「た、高下さん……」


後ろから少し噛まれただけだ。


大丈夫、死ぬほどの怪我じゃない。


自分にそう言い聞かせて、高下に近付く。


「ね、ねえ。高下さん。ほら、今度こそもう大丈夫だよ。怪我は大したことないんでしょ? あんなに強かった高下さんが、イーターなんかにやられるわけないでしょ?」


そう言っても、高下の開いた目は私を見てくれることがなくて。


「愛莉。わかるでしょ。

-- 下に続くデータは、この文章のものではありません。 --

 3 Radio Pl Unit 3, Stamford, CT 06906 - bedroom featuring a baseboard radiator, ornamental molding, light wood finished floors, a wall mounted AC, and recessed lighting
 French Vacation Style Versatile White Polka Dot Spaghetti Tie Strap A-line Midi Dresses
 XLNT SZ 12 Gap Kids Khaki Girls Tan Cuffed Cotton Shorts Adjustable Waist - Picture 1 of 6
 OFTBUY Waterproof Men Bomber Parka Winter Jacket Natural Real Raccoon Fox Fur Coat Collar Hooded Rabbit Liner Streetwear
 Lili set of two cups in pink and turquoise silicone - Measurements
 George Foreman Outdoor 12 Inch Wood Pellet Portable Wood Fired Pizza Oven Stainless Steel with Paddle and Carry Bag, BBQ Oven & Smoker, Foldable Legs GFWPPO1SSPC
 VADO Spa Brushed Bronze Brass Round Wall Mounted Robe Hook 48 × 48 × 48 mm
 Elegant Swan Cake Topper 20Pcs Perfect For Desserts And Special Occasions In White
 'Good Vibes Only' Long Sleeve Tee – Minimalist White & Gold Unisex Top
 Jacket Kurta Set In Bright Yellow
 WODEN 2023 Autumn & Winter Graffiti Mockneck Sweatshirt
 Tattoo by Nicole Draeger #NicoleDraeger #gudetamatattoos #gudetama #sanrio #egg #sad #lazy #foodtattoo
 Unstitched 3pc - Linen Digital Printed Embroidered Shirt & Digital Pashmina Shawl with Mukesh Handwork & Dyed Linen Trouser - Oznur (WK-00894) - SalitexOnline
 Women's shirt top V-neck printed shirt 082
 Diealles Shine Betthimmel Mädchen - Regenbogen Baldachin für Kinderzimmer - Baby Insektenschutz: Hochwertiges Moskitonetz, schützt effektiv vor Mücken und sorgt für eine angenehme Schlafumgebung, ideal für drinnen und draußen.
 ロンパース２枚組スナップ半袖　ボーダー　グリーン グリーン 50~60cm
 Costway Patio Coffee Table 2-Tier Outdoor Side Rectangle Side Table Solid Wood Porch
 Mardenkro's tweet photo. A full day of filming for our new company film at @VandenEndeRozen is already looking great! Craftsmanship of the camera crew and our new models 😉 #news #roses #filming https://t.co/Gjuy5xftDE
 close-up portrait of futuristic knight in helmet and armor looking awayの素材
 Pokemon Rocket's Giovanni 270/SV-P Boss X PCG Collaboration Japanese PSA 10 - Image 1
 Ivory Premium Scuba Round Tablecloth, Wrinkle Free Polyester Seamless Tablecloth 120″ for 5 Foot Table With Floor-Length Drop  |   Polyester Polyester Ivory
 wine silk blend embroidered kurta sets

もう……高下は」


「わからない! 高下さんは強いんだよ? 真倫ちゃんも見たでしょ!? あんなに強いのに、イーターなんかにやられるはずがないよ!」


首を横に振って、その言葉の先を言わせないようにしていたけど、それは……ただ私が認めたくないだけだということはわかっていた。


「誰だって……致命傷を受ければ死ぬんだよ。高下のは……もうどうしようもないよ」


真倫ちゃんのその言葉は聞きたくなかった。


そりゃあ、私をいじめていて、自殺を考えるまで追い込んだ人だったけど。


やっと、協力して生きようと思えたのに。


何より悔しいのは、そう思えたにも関わらず、涙が出なかったことだ。


私は……本当に高下の死が悲しいのかな。


そんな感傷に浸っている時、それは起こった。


生徒玄関の外。


外灯とは違う、眩しい光が私達を照らしたのだ。